Wednesday Evening
May 2, 2007
Numbers 9:1-14
“Passover”
Dr. Ligon Duncan III
I’d invite you to turn with me to Numbers, chapter nine. If you don’t have your Bibles with you, I believe that the text of tonight’s message is in the bulletin, and you can follow along there.
A couple of weeks ago we were in the longest chapter in the Bible (that is, if you don’t count Psalm 119), Numbers 7, running to 89 verses; and we read all of those verses as we worked our way through that great chapter, a chapter that tells us a lot about the importance and the function of giving in worship, the privilege that God’s people have with meeting Him, the responsibility that they have to hear His word, the importance of being cleansed (or pardoned, or forgiven) if we’re going to commune with the living God, and it ends with a great blessing from the heavenly Father on His people in verse 89.
Last week we were in chapter eight, a much shorter chapter, but a chapter that was equally rich in the truths that it taught. We saw Moses faithfully conveying God’s word to Aaron; and on this occasion Aaron obeys God exactly as those words are delivered, and so it’s a very special occasion. Aaron had greatly erred in the event of the golden calf, and now again it’s coming around time for Aaron to fulfill his priestly duties and God delivers a word to him through Moses, and then Aaron faithfully obeys that word fully.

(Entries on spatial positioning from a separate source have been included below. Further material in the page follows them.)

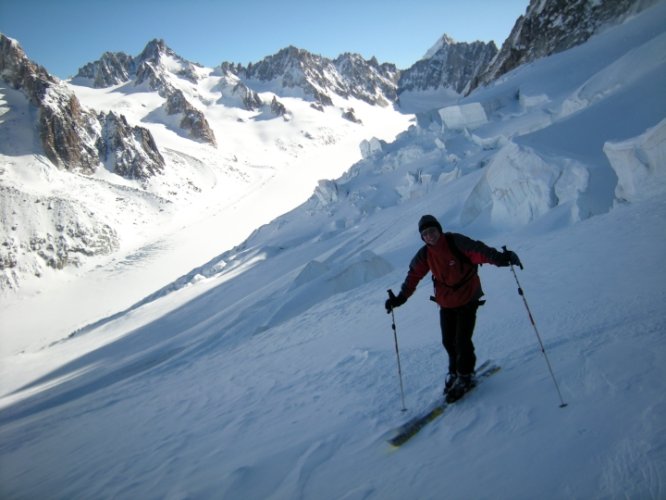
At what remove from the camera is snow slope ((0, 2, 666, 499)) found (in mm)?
2951

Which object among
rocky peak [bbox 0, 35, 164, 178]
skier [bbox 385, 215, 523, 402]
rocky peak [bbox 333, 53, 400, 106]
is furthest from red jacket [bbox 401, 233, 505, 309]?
rocky peak [bbox 333, 53, 400, 106]

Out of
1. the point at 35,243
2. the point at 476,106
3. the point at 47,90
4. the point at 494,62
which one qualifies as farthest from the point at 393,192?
the point at 47,90

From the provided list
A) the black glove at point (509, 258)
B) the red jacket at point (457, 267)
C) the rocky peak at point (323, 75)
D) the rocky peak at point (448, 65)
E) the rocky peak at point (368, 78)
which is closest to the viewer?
the black glove at point (509, 258)

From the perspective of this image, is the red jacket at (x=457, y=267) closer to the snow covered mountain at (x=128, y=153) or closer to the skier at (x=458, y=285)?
the skier at (x=458, y=285)

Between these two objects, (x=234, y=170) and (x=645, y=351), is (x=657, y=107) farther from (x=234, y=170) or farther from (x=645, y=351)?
(x=234, y=170)

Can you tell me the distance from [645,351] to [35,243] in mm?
60307

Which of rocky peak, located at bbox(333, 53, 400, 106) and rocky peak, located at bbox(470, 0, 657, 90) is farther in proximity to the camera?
rocky peak, located at bbox(333, 53, 400, 106)

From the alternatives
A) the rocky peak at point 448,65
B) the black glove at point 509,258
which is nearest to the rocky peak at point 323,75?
the rocky peak at point 448,65

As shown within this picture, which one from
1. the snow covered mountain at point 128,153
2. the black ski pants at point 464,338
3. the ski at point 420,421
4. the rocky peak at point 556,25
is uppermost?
the snow covered mountain at point 128,153

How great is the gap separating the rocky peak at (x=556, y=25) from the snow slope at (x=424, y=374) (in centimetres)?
2631

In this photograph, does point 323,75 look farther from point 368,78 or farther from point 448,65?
point 448,65

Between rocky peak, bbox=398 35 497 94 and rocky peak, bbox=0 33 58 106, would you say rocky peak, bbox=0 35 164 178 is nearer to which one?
rocky peak, bbox=0 33 58 106

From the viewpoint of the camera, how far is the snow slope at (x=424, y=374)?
295 centimetres

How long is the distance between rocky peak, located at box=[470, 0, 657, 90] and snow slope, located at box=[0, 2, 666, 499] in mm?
26307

We also saw the Levites baptized and consecrated for their service, and we said that Jesus’ baptism in (among other places) Matthew 3 has behind it this Levitical baptism in Numbers 8:5-20. And we also saw even God’s provision for the retirement of the Levites at age fifty. At any rate, it just shows God’s care for the Levites. They were involved in very heavy labor, and so the typical ages that they were to serve was either twenty-five to fifty or thirty to fifty, and then they were to hand off the heavy lifting to younger guys and they were to do things that were less demanding physically. And again, it’s a mundane way in which God manifests His love and care for His servants.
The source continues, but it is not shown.